> Exercise aim
Copy the records below with "flower vase" substituted for "potted plant", leaving everything else unchanged. Don't include the pictures.

*** Entries shown Section Begins ***

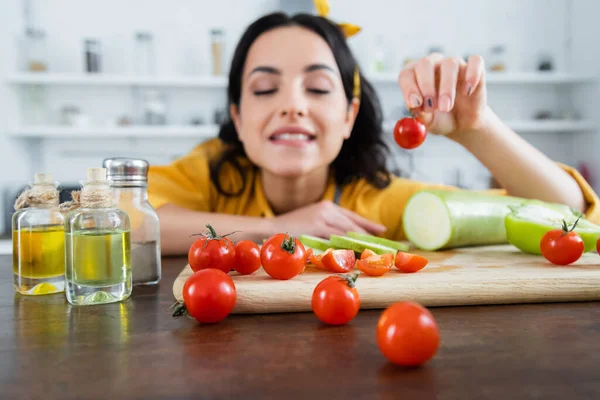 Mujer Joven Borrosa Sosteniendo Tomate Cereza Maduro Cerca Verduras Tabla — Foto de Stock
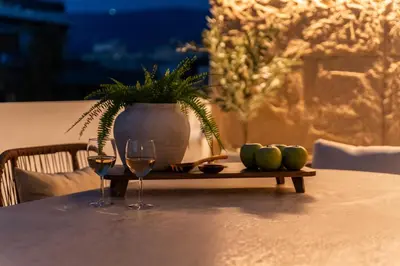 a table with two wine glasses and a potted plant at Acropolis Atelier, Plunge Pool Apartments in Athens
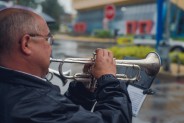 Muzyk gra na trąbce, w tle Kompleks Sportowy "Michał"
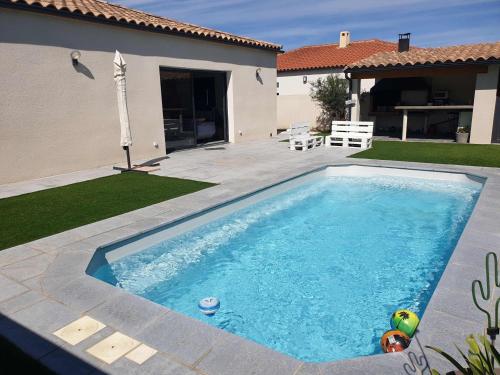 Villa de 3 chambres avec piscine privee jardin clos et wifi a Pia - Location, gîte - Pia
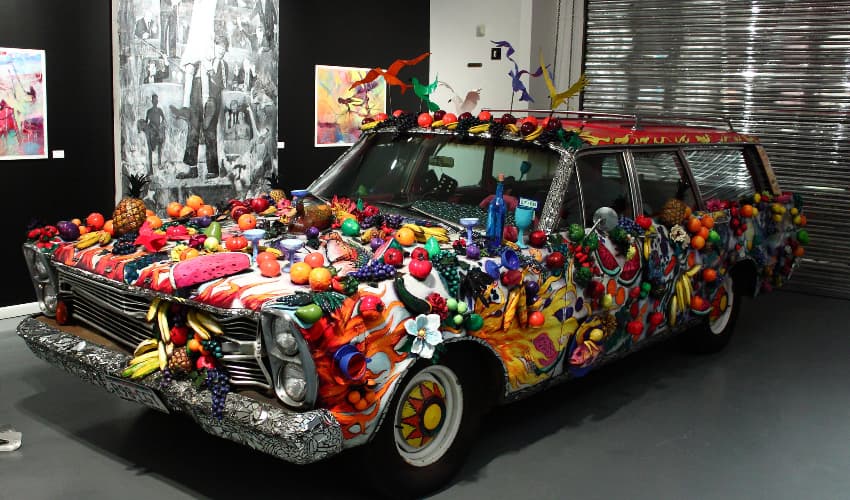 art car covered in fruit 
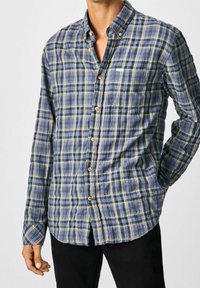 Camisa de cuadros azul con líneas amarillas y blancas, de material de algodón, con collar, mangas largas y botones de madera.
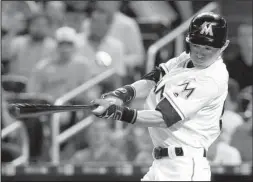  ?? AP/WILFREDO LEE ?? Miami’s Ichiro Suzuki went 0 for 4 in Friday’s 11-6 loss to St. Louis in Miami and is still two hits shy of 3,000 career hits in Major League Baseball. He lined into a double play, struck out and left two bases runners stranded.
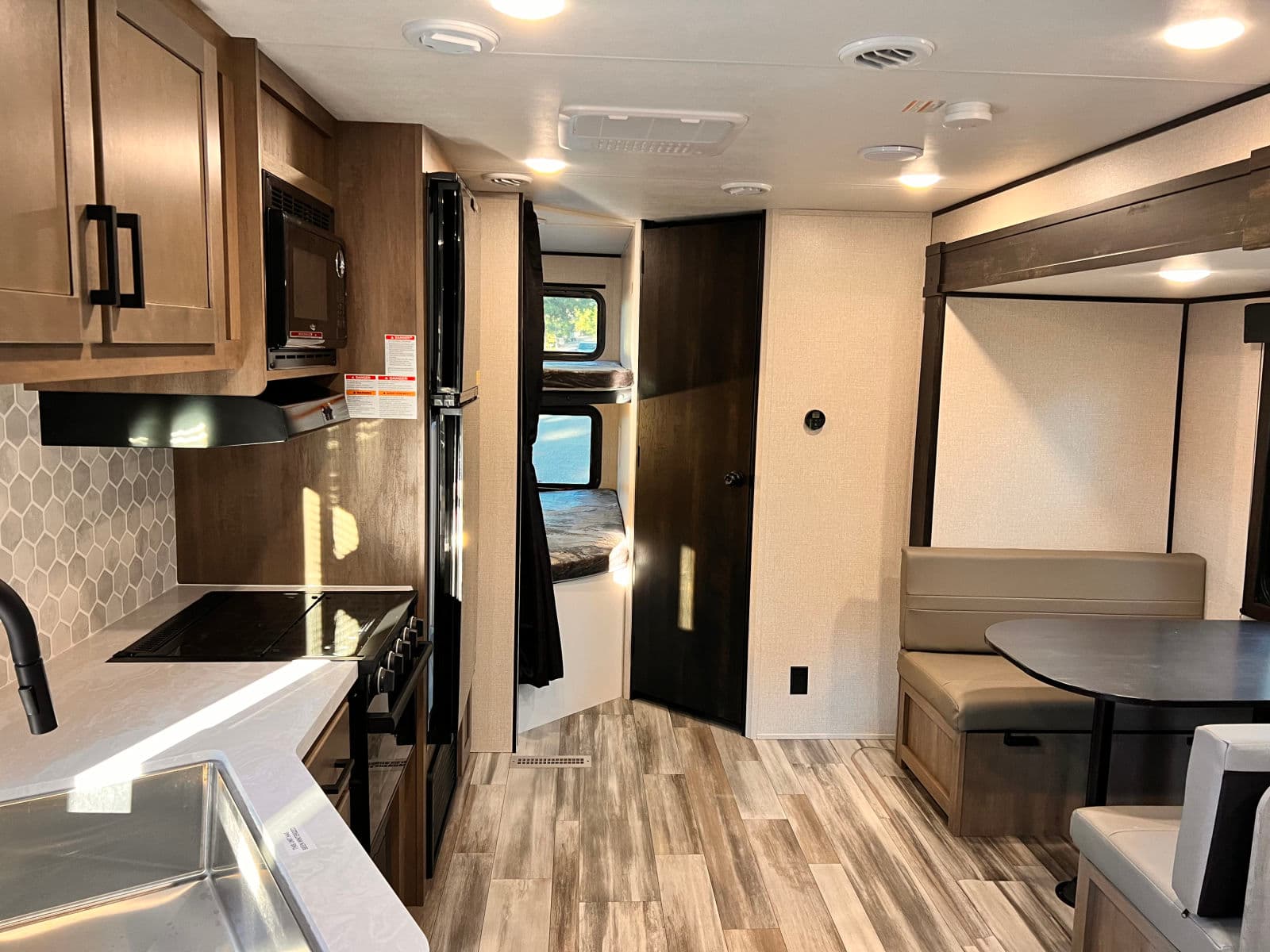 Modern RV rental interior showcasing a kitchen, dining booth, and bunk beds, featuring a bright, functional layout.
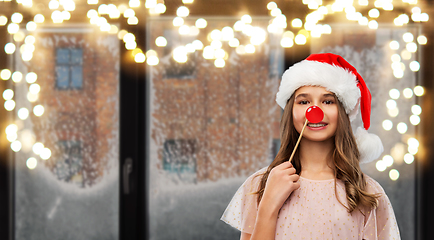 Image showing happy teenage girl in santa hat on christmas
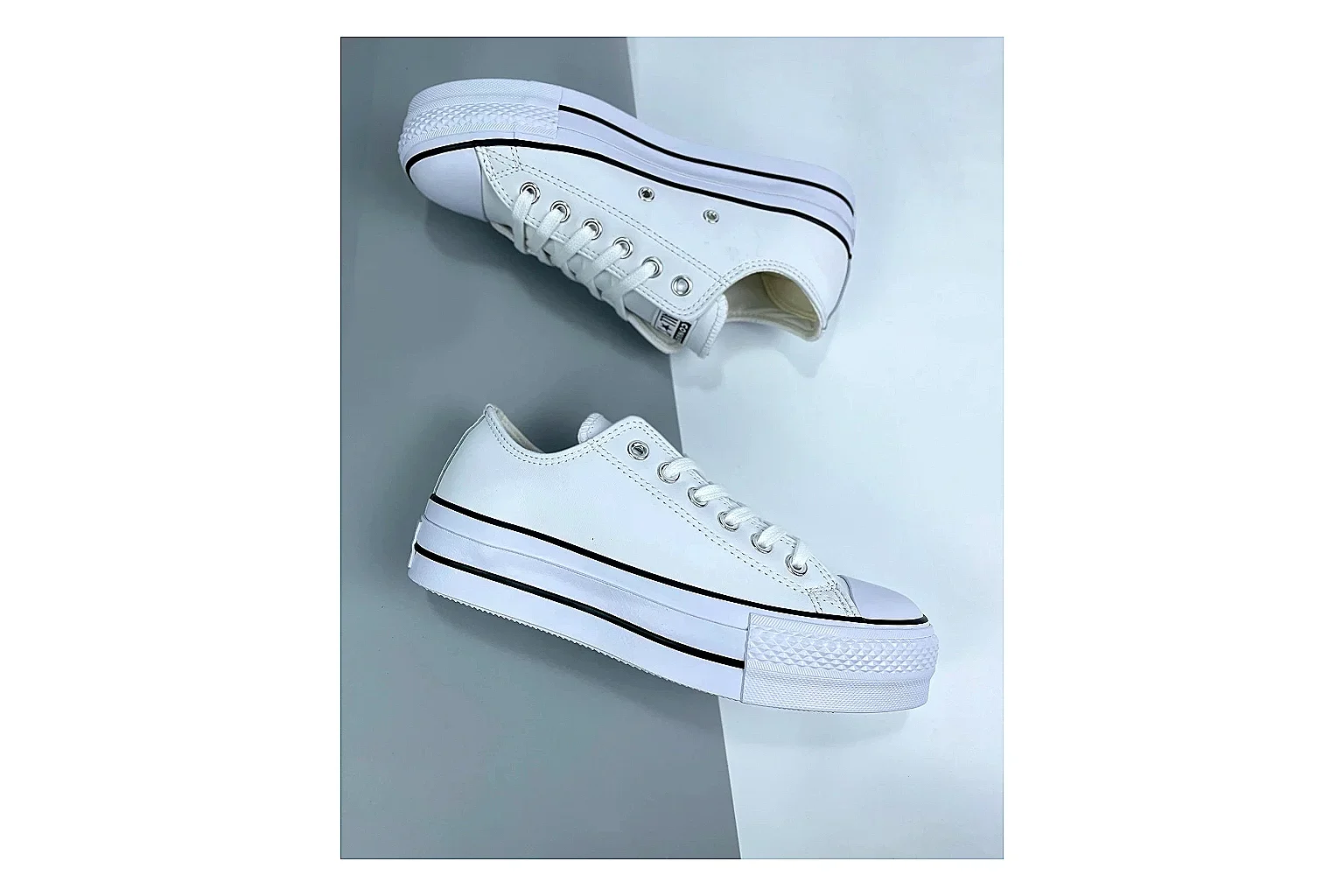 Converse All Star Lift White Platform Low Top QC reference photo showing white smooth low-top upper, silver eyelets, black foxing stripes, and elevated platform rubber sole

*** Entries shown Section Ends ***

> Response
 Mujer Joven Borrosa Sosteniendo Tomate Cereza Maduro Cerca Verduras Tabla — Foto de Stock
 a table with two wine glasses and a flower vase at Acropolis Atelier, Plunge Pool Apartments in Athens
 Muzyk gra na trąbce, w tle Kompleks Sportowy "Michał"
 Villa de 3 chambres avec piscine privee jardin clos et wifi a Pia - Location, gîte - Pia
 art car covered in fruit 
 Camisa de cuadros azul con líneas amarillas y blancas, de material de algodón, con collar, mangas largas y botones de madera.
  ?? AP/WILFREDO LEE ?? Miami’s Ichiro Suzuki went 0 for 4 in Friday’s 11-6 loss to St. Louis in Miami and is still two hits shy of 3,000 career hits in Major League Baseball. He lined into a double play, struck out and left two bases runners stranded.
 Modern RV rental interior showcasing a kitchen, dining booth, and bunk beds, featuring a bright, functional layout.
 Image showing happy teenage girl in santa hat on christmas
 Converse All Star Lift White Platform Low Top QC reference photo showing white smooth low-top upper, silver eyelets, black foxing stripes, and elevated platform rubber sole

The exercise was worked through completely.